Korean bar managers say troops turned down offers for help before soldier died
The main gate entrance sign for Camp Humphreys, South Korea, is seen May 13, 2014. The main vehicle and walk-in gates are near various bars, night clubs, hotels and clothing stores.
SEOUL — The men tending to a U.S. soldier after he was knocked out in an early-morning street brawl turned down multiple offers to call an ambulance, according to two managers at a hip hop club that he was thrown out of after getting into an argument with other troops.
Spc. Carl A. Lissone died about 10 hours later from a brain hemorrhage, following a train ride to a city some 40 miles away and a short stay in a hotel just outside the Army base where he was stationed.
Whether the beating alone killed Lissone, or whether immediate medical care may have saved his life could determine if any charges are filed.
South Korean police say all those involved — in the fight and Lissone’s trip to Pyeongtaek — were U.S. troops, including his alleged attacker, identified by a Pyeongtaek police official as a roughly 20-year-old U.S. servicemember stationed at Osan Air Base.
Few details have been released about the May 4 incident.
The U.S. military has taken the lead in the investigation with assistance from South Korean police, who interviewed Lissone’s suspected attacker as well as the soldiers who were with him. The National Forensic Service conducted an autopsy on Lissone; only the cause of death has been released so far.
Police said at least four U.S. servicemembers were involved in the fight that occurred well after the 1 a.m. curfew for troops here. It is unclear how many people tried to assist Lissone.
A Pyeongtaek police official on Wednesday could not confirm accounts by the managers of Club Naked in Hongdae, a popular entertainment district, that employees offered to call an ambulance for Lissone after the 3:45 a.m. altercation.
One of the managers, speaking on condition of anonymity, said a bouncer kicked out a group of men who were arguing. He did not know how many were involved or what started the dispute.
When the manager went outside to smoke, he saw Lissone unconscious and leaning against the wall of a nearby store. He told his employees to bring water and paper towels to help clean him up but said it seemed “unthinkable” that the soldier might die.
South Korean police say that even though Lissone was bleeding from the nose and ears, the group took a train from Seoul to Pyeongtaek, home to U.S. Army Garrison Humphreys, where Lissone, an information technology specialist, was stationed with the 304th Expeditionary Signal Battalion, 1st Signal Brigade.
The group arrived around 7:30 a.m. at the Royal Hotel, about a five-minute walk from Humphreys in a run-down neighborhood of bars, restaurants, hotels and knockoff clothing stores geared toward the local military community. A hotel employee said two men were holding up Lissone and put him in a chair. As they checked into a room, the men told the desk clerk that Lissone was drunk and that they planned to stay for only a short rest.

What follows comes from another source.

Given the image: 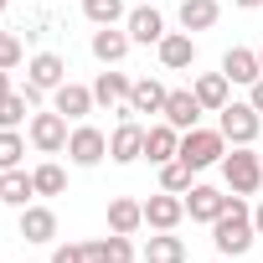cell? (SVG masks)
Instances as JSON below:
<instances>
[{"mask_svg": "<svg viewBox=\"0 0 263 263\" xmlns=\"http://www.w3.org/2000/svg\"><path fill=\"white\" fill-rule=\"evenodd\" d=\"M212 242L222 258H242L253 242H258V227H253V206L242 196H227V212L212 222Z\"/></svg>", "mask_w": 263, "mask_h": 263, "instance_id": "6da1fadb", "label": "cell"}, {"mask_svg": "<svg viewBox=\"0 0 263 263\" xmlns=\"http://www.w3.org/2000/svg\"><path fill=\"white\" fill-rule=\"evenodd\" d=\"M222 181H227L232 196H253V191L263 186V150H253V145H227V155H222Z\"/></svg>", "mask_w": 263, "mask_h": 263, "instance_id": "7a4b0ae2", "label": "cell"}, {"mask_svg": "<svg viewBox=\"0 0 263 263\" xmlns=\"http://www.w3.org/2000/svg\"><path fill=\"white\" fill-rule=\"evenodd\" d=\"M222 155H227V140H222V129H186L181 135V160L191 165V171H212V165H222Z\"/></svg>", "mask_w": 263, "mask_h": 263, "instance_id": "3957f363", "label": "cell"}, {"mask_svg": "<svg viewBox=\"0 0 263 263\" xmlns=\"http://www.w3.org/2000/svg\"><path fill=\"white\" fill-rule=\"evenodd\" d=\"M217 129H222V140L227 145H258V135H263V114L253 108V103H227L222 114H217Z\"/></svg>", "mask_w": 263, "mask_h": 263, "instance_id": "277c9868", "label": "cell"}, {"mask_svg": "<svg viewBox=\"0 0 263 263\" xmlns=\"http://www.w3.org/2000/svg\"><path fill=\"white\" fill-rule=\"evenodd\" d=\"M108 160H114V165H135V160H145V124L135 119V108H129V103H124L119 129L108 135Z\"/></svg>", "mask_w": 263, "mask_h": 263, "instance_id": "5b68a950", "label": "cell"}, {"mask_svg": "<svg viewBox=\"0 0 263 263\" xmlns=\"http://www.w3.org/2000/svg\"><path fill=\"white\" fill-rule=\"evenodd\" d=\"M67 124H72V119H62L57 108H52V114H31V124H26V140H31L42 155H62V150H67V135H72Z\"/></svg>", "mask_w": 263, "mask_h": 263, "instance_id": "8992f818", "label": "cell"}, {"mask_svg": "<svg viewBox=\"0 0 263 263\" xmlns=\"http://www.w3.org/2000/svg\"><path fill=\"white\" fill-rule=\"evenodd\" d=\"M103 155H108V135H103L98 124H78L72 135H67V160L72 165L93 171V165H103Z\"/></svg>", "mask_w": 263, "mask_h": 263, "instance_id": "52a82bcc", "label": "cell"}, {"mask_svg": "<svg viewBox=\"0 0 263 263\" xmlns=\"http://www.w3.org/2000/svg\"><path fill=\"white\" fill-rule=\"evenodd\" d=\"M181 217H186V196H176V191H155L145 201V227H155V232H176Z\"/></svg>", "mask_w": 263, "mask_h": 263, "instance_id": "ba28073f", "label": "cell"}, {"mask_svg": "<svg viewBox=\"0 0 263 263\" xmlns=\"http://www.w3.org/2000/svg\"><path fill=\"white\" fill-rule=\"evenodd\" d=\"M124 31H129V42L135 47H160V36H165V16L155 11V6H135L124 16Z\"/></svg>", "mask_w": 263, "mask_h": 263, "instance_id": "9c48e42d", "label": "cell"}, {"mask_svg": "<svg viewBox=\"0 0 263 263\" xmlns=\"http://www.w3.org/2000/svg\"><path fill=\"white\" fill-rule=\"evenodd\" d=\"M155 52H160V67H165V72H186V67L196 62V42H191V31H165Z\"/></svg>", "mask_w": 263, "mask_h": 263, "instance_id": "30bf717a", "label": "cell"}, {"mask_svg": "<svg viewBox=\"0 0 263 263\" xmlns=\"http://www.w3.org/2000/svg\"><path fill=\"white\" fill-rule=\"evenodd\" d=\"M222 78H227V83H242V88H253V83L263 78V67H258V52H253V47H227V52H222Z\"/></svg>", "mask_w": 263, "mask_h": 263, "instance_id": "8fae6325", "label": "cell"}, {"mask_svg": "<svg viewBox=\"0 0 263 263\" xmlns=\"http://www.w3.org/2000/svg\"><path fill=\"white\" fill-rule=\"evenodd\" d=\"M26 83H36L42 93H57V88L67 83V62H62L57 52H36V57L26 62Z\"/></svg>", "mask_w": 263, "mask_h": 263, "instance_id": "7c38bea8", "label": "cell"}, {"mask_svg": "<svg viewBox=\"0 0 263 263\" xmlns=\"http://www.w3.org/2000/svg\"><path fill=\"white\" fill-rule=\"evenodd\" d=\"M93 103H98V98H93V88H83V83H72V78L52 93V108H57L62 119H72V124H78V119H88V114H93Z\"/></svg>", "mask_w": 263, "mask_h": 263, "instance_id": "4fadbf2b", "label": "cell"}, {"mask_svg": "<svg viewBox=\"0 0 263 263\" xmlns=\"http://www.w3.org/2000/svg\"><path fill=\"white\" fill-rule=\"evenodd\" d=\"M222 212H227V191H217V186H191L186 191V217L191 222H206L212 227Z\"/></svg>", "mask_w": 263, "mask_h": 263, "instance_id": "5bb4252c", "label": "cell"}, {"mask_svg": "<svg viewBox=\"0 0 263 263\" xmlns=\"http://www.w3.org/2000/svg\"><path fill=\"white\" fill-rule=\"evenodd\" d=\"M181 155V129L176 124H150L145 129V160H155V165H165V160H176Z\"/></svg>", "mask_w": 263, "mask_h": 263, "instance_id": "9a60e30c", "label": "cell"}, {"mask_svg": "<svg viewBox=\"0 0 263 263\" xmlns=\"http://www.w3.org/2000/svg\"><path fill=\"white\" fill-rule=\"evenodd\" d=\"M201 114H206V108L196 103V93H191V88H176V93L165 98V114H160V119H165V124H176L181 135H186V129H196V124H201Z\"/></svg>", "mask_w": 263, "mask_h": 263, "instance_id": "2e32d148", "label": "cell"}, {"mask_svg": "<svg viewBox=\"0 0 263 263\" xmlns=\"http://www.w3.org/2000/svg\"><path fill=\"white\" fill-rule=\"evenodd\" d=\"M129 47H135V42H129V31H119V26H98V31H93V57H98L103 67H119V62L129 57Z\"/></svg>", "mask_w": 263, "mask_h": 263, "instance_id": "e0dca14e", "label": "cell"}, {"mask_svg": "<svg viewBox=\"0 0 263 263\" xmlns=\"http://www.w3.org/2000/svg\"><path fill=\"white\" fill-rule=\"evenodd\" d=\"M191 93H196V103H201L206 114H222V108L232 103V83H227L222 72H201V78L191 83Z\"/></svg>", "mask_w": 263, "mask_h": 263, "instance_id": "ac0fdd59", "label": "cell"}, {"mask_svg": "<svg viewBox=\"0 0 263 263\" xmlns=\"http://www.w3.org/2000/svg\"><path fill=\"white\" fill-rule=\"evenodd\" d=\"M140 227H145V201H135V196H114L108 201V232L135 237Z\"/></svg>", "mask_w": 263, "mask_h": 263, "instance_id": "d6986e66", "label": "cell"}, {"mask_svg": "<svg viewBox=\"0 0 263 263\" xmlns=\"http://www.w3.org/2000/svg\"><path fill=\"white\" fill-rule=\"evenodd\" d=\"M21 237L26 242H57V212L52 206H21Z\"/></svg>", "mask_w": 263, "mask_h": 263, "instance_id": "ffe728a7", "label": "cell"}, {"mask_svg": "<svg viewBox=\"0 0 263 263\" xmlns=\"http://www.w3.org/2000/svg\"><path fill=\"white\" fill-rule=\"evenodd\" d=\"M165 98H171V88L155 83V78H140L135 88H129V108L135 114H165Z\"/></svg>", "mask_w": 263, "mask_h": 263, "instance_id": "44dd1931", "label": "cell"}, {"mask_svg": "<svg viewBox=\"0 0 263 263\" xmlns=\"http://www.w3.org/2000/svg\"><path fill=\"white\" fill-rule=\"evenodd\" d=\"M181 31H206V26H217V16H222V6L217 0H181Z\"/></svg>", "mask_w": 263, "mask_h": 263, "instance_id": "7402d4cb", "label": "cell"}, {"mask_svg": "<svg viewBox=\"0 0 263 263\" xmlns=\"http://www.w3.org/2000/svg\"><path fill=\"white\" fill-rule=\"evenodd\" d=\"M129 88H135V83H129L119 67H108V72H98L93 78V98L108 108V103H129Z\"/></svg>", "mask_w": 263, "mask_h": 263, "instance_id": "603a6c76", "label": "cell"}, {"mask_svg": "<svg viewBox=\"0 0 263 263\" xmlns=\"http://www.w3.org/2000/svg\"><path fill=\"white\" fill-rule=\"evenodd\" d=\"M140 258H145V263H186V242H181L176 232H155Z\"/></svg>", "mask_w": 263, "mask_h": 263, "instance_id": "cb8c5ba5", "label": "cell"}, {"mask_svg": "<svg viewBox=\"0 0 263 263\" xmlns=\"http://www.w3.org/2000/svg\"><path fill=\"white\" fill-rule=\"evenodd\" d=\"M31 196H36V181L26 171H6V181H0V201H6V206H31Z\"/></svg>", "mask_w": 263, "mask_h": 263, "instance_id": "d4e9b609", "label": "cell"}, {"mask_svg": "<svg viewBox=\"0 0 263 263\" xmlns=\"http://www.w3.org/2000/svg\"><path fill=\"white\" fill-rule=\"evenodd\" d=\"M191 176H196V171H191V165L176 155V160H165V165H160V191H176V196H186V191L196 186Z\"/></svg>", "mask_w": 263, "mask_h": 263, "instance_id": "484cf974", "label": "cell"}, {"mask_svg": "<svg viewBox=\"0 0 263 263\" xmlns=\"http://www.w3.org/2000/svg\"><path fill=\"white\" fill-rule=\"evenodd\" d=\"M31 181H36V196H62V191H67V171H62L57 160H42V165L31 171Z\"/></svg>", "mask_w": 263, "mask_h": 263, "instance_id": "4316f807", "label": "cell"}, {"mask_svg": "<svg viewBox=\"0 0 263 263\" xmlns=\"http://www.w3.org/2000/svg\"><path fill=\"white\" fill-rule=\"evenodd\" d=\"M83 16L93 26H119L129 16V6H124V0H83Z\"/></svg>", "mask_w": 263, "mask_h": 263, "instance_id": "83f0119b", "label": "cell"}, {"mask_svg": "<svg viewBox=\"0 0 263 263\" xmlns=\"http://www.w3.org/2000/svg\"><path fill=\"white\" fill-rule=\"evenodd\" d=\"M26 93H16V88H6V93H0V129H21V124H31L26 119Z\"/></svg>", "mask_w": 263, "mask_h": 263, "instance_id": "f1b7e54d", "label": "cell"}, {"mask_svg": "<svg viewBox=\"0 0 263 263\" xmlns=\"http://www.w3.org/2000/svg\"><path fill=\"white\" fill-rule=\"evenodd\" d=\"M21 160H26L21 129H0V171H21Z\"/></svg>", "mask_w": 263, "mask_h": 263, "instance_id": "f546056e", "label": "cell"}, {"mask_svg": "<svg viewBox=\"0 0 263 263\" xmlns=\"http://www.w3.org/2000/svg\"><path fill=\"white\" fill-rule=\"evenodd\" d=\"M103 258L108 263H135V242H129L124 232H108L103 237Z\"/></svg>", "mask_w": 263, "mask_h": 263, "instance_id": "4dcf8cb0", "label": "cell"}, {"mask_svg": "<svg viewBox=\"0 0 263 263\" xmlns=\"http://www.w3.org/2000/svg\"><path fill=\"white\" fill-rule=\"evenodd\" d=\"M21 57H26V47H21V36H16V31H0V67L11 72V67L21 62Z\"/></svg>", "mask_w": 263, "mask_h": 263, "instance_id": "1f68e13d", "label": "cell"}, {"mask_svg": "<svg viewBox=\"0 0 263 263\" xmlns=\"http://www.w3.org/2000/svg\"><path fill=\"white\" fill-rule=\"evenodd\" d=\"M52 263H83V242H57L52 248Z\"/></svg>", "mask_w": 263, "mask_h": 263, "instance_id": "d6a6232c", "label": "cell"}, {"mask_svg": "<svg viewBox=\"0 0 263 263\" xmlns=\"http://www.w3.org/2000/svg\"><path fill=\"white\" fill-rule=\"evenodd\" d=\"M83 263H108V258H103V237H93V242H83Z\"/></svg>", "mask_w": 263, "mask_h": 263, "instance_id": "836d02e7", "label": "cell"}, {"mask_svg": "<svg viewBox=\"0 0 263 263\" xmlns=\"http://www.w3.org/2000/svg\"><path fill=\"white\" fill-rule=\"evenodd\" d=\"M248 103H253V108H258V114H263V78H258V83H253V88H248Z\"/></svg>", "mask_w": 263, "mask_h": 263, "instance_id": "e575fe53", "label": "cell"}, {"mask_svg": "<svg viewBox=\"0 0 263 263\" xmlns=\"http://www.w3.org/2000/svg\"><path fill=\"white\" fill-rule=\"evenodd\" d=\"M253 227H258V237H263V201L253 206Z\"/></svg>", "mask_w": 263, "mask_h": 263, "instance_id": "d590c367", "label": "cell"}, {"mask_svg": "<svg viewBox=\"0 0 263 263\" xmlns=\"http://www.w3.org/2000/svg\"><path fill=\"white\" fill-rule=\"evenodd\" d=\"M232 6H242V11H258V6H263V0H232Z\"/></svg>", "mask_w": 263, "mask_h": 263, "instance_id": "8d00e7d4", "label": "cell"}, {"mask_svg": "<svg viewBox=\"0 0 263 263\" xmlns=\"http://www.w3.org/2000/svg\"><path fill=\"white\" fill-rule=\"evenodd\" d=\"M6 88H11V78H6V67H0V93H6Z\"/></svg>", "mask_w": 263, "mask_h": 263, "instance_id": "74e56055", "label": "cell"}, {"mask_svg": "<svg viewBox=\"0 0 263 263\" xmlns=\"http://www.w3.org/2000/svg\"><path fill=\"white\" fill-rule=\"evenodd\" d=\"M6 6H11V0H0V16H6Z\"/></svg>", "mask_w": 263, "mask_h": 263, "instance_id": "f35d334b", "label": "cell"}, {"mask_svg": "<svg viewBox=\"0 0 263 263\" xmlns=\"http://www.w3.org/2000/svg\"><path fill=\"white\" fill-rule=\"evenodd\" d=\"M258 67H263V47H258Z\"/></svg>", "mask_w": 263, "mask_h": 263, "instance_id": "ab89813d", "label": "cell"}, {"mask_svg": "<svg viewBox=\"0 0 263 263\" xmlns=\"http://www.w3.org/2000/svg\"><path fill=\"white\" fill-rule=\"evenodd\" d=\"M212 263H227V258H212Z\"/></svg>", "mask_w": 263, "mask_h": 263, "instance_id": "60d3db41", "label": "cell"}, {"mask_svg": "<svg viewBox=\"0 0 263 263\" xmlns=\"http://www.w3.org/2000/svg\"><path fill=\"white\" fill-rule=\"evenodd\" d=\"M0 181H6V171H0Z\"/></svg>", "mask_w": 263, "mask_h": 263, "instance_id": "b9f144b4", "label": "cell"}]
</instances>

Police said video footage recorded by a street camera showed a foreigner administering CPR to Lissone outside the hotel around 1 p.m. He was taken to a Pyeongtaek hospital at 1:16 p.m. and pronounced dead a short time later.
The Club Naked manager said that while U.S. troops usually don’t cause trouble at the club, the business decided after the incident to ban all servicemembers under 21 — a move that would reinforce the U.S. Forces Korea policy that bans drinking by troops under 21. The legal drinking age in South Korea is 19.
The Hongdae district has twice been placed off-limits to U.S. troops -- in 2007 after a U.S. servicemember raped a 67-year-old woman there and in December 2002-May 2006 because of unspecified “force-protection concerns.” No ban is currently in effect, and the area, with its thriving nightlife fueled by students from nearby universities, is a popular destination for U.S. servicemembers.
Stars and Stripes staffer Armando R. Limon Jr. contributed to this story.